PAGE EXCERPT
In [23]:
from pycaret.regression import *
import pandas as pd, numpy as np


In [24]:
df = pd.read_csv('/kaggle/input/data-science-job-salaries/ds_salaries.csv')
df.head()

In [25]:
# Renaming attributes 
df['experience_level'] = df['experience_level'].map({
    'EN':'Entry-level/Junior',
    'MI':'Mid-level/Intermediate',
    'SE':'Senior-level/Expert',
    'EX':'Executive-level/Director'})
df['employment_type'] = df['employment_type'].map({'PT':'Part-time','FT': 'Full-time', 'CT': 'Contract','FL':'Freelance'})
df['company_size'] = df['company_size'].map({'M': 'Medium', 'L': 'Large', 'S':'Small'})
# Visualize DF
df.head()

In [26]:
# Dropping columns 
df.drop(['salary','salary_currency'], axis = 1, inplace = True)
df.head()

In [27]:
#Clean Career Values

#ML Engineer -> Machine Learning Engineer
mask = df['job_title'] == 'ML Engineer'
df.loc[mask, 'job_title_clean'] = 'Machine Learning Engineer'

mask = df['job_title'] == 'NLP Engineer'
df.loc[mask, 'job_title_clean'] = 'Machine Learning Engineer'

mask = df['job_title'] == 'Machine Learning Developer'
df.loc[mask, 'job_title_clean'] = 'Machine Learning Engineer'

mask = df.job_title.str.contains('Machine Learning')

SUPPLIED RECORDS
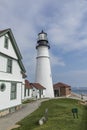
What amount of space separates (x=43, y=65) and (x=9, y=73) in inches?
1010

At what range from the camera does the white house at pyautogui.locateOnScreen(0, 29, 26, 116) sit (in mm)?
18625

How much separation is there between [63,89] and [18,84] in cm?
3306

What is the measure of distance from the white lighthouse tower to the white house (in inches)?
851

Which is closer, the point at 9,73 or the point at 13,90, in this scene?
the point at 9,73

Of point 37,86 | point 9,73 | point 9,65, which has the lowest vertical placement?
point 37,86

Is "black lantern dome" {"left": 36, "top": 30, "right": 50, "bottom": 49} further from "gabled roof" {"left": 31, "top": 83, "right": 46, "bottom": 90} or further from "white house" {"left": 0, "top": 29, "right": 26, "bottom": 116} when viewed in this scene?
"white house" {"left": 0, "top": 29, "right": 26, "bottom": 116}

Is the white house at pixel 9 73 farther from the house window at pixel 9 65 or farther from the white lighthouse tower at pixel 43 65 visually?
the white lighthouse tower at pixel 43 65

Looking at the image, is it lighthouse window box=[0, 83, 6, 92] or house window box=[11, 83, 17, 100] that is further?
house window box=[11, 83, 17, 100]

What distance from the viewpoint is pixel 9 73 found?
2045cm

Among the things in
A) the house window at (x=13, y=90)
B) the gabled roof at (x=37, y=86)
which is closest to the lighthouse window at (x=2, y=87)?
the house window at (x=13, y=90)

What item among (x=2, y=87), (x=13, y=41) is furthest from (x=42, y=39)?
(x=2, y=87)

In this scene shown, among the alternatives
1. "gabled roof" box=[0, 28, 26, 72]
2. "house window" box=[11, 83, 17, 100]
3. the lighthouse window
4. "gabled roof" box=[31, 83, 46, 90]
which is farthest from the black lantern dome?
the lighthouse window

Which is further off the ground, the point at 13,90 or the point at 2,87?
the point at 2,87

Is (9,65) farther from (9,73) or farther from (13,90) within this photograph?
(13,90)
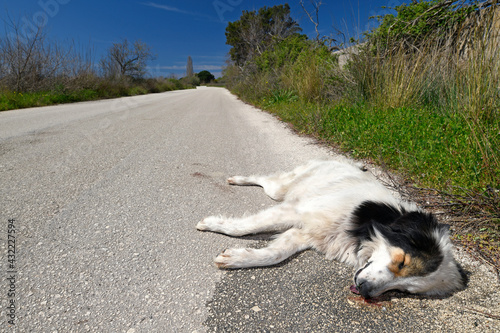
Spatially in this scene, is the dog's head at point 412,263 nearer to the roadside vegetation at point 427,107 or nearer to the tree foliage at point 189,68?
the roadside vegetation at point 427,107

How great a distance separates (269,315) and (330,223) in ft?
2.89

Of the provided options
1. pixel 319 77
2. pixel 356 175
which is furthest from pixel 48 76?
pixel 356 175

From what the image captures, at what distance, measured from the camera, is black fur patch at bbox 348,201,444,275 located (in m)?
1.66

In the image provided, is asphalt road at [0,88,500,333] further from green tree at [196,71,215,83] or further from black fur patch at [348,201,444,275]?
green tree at [196,71,215,83]

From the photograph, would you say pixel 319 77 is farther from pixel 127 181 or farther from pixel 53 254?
pixel 53 254

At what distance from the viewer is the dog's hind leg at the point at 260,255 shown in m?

WHAT YOU NEED TO DO
a: In the data science salaries notebook, rewrite the block that begins "# Renaming attributes" as a short list. Keep every abbreviation and the label it becomes.
b: Continue the code of the data science salaries notebook from the point where it stops. Begin after the line that starts "mask = df.job_title.str.contains".

PER-TASK OUTPUTS
a:
- experience_level: EN → Entry-level/Junior; MI → Mid-level/Intermediate; SE → Senior-level/Expert; EX → Executive-level/Director
- employment_type: PT → Part-time; FT → Full-time; CT → Contract; FL → Freelance
- company_size: M → Medium; L → Large; S → Small
- Finally, df.head() displays the start of the DataFrame.

b:
df.loc[mask, 'job_title_clean'] = 'Machine Learning Engineer'

mask = df.job_title.str.contains('Machine Learning Scientist')
df.loc[mask, 'job_title_clean'] = 'Machine Learning Engineer'

#Data Scientist
mask = df.job_title.str.contains('Data Scientist')
df.loc[mask, 'job_title_clean'] = 'Data Scientist'

#Data Analyst
mask = df.job_title.str.contains('Data Analyst')
df.loc[mask, 'job_title_clean'] = 'Data Analyst'

#Data Engineer
mask = df.job_title.str.contains('Data Engineer')
df.loc[mask, 'job_title_clean'] = 'Data Engineer'

#Manager
mask = df.job_title.str.contains('Manager')
df.loc[mask, 'job_title_clean'] = 'Manager'

mask = df.job_title.str.contains('Lead')
df.loc[mask, 'job_title_clean'] = 'Manager'

mask = df.job_title.str.contains('Director')
df.loc[mask, 'job_title_clean'] = 'Manager'

mask = df.job_title.str.contains('Head')
df.loc[mask, 'job_title_clean'] = 'Manager'



df.job_title_clean.value_counts()

In [28]:
df.drop('Unnamed: 0', axis = 1, inplace=True)
df.head()

In [29]:
unseen_data = df.tail(122)
df = df.drop(df.tail(122).index)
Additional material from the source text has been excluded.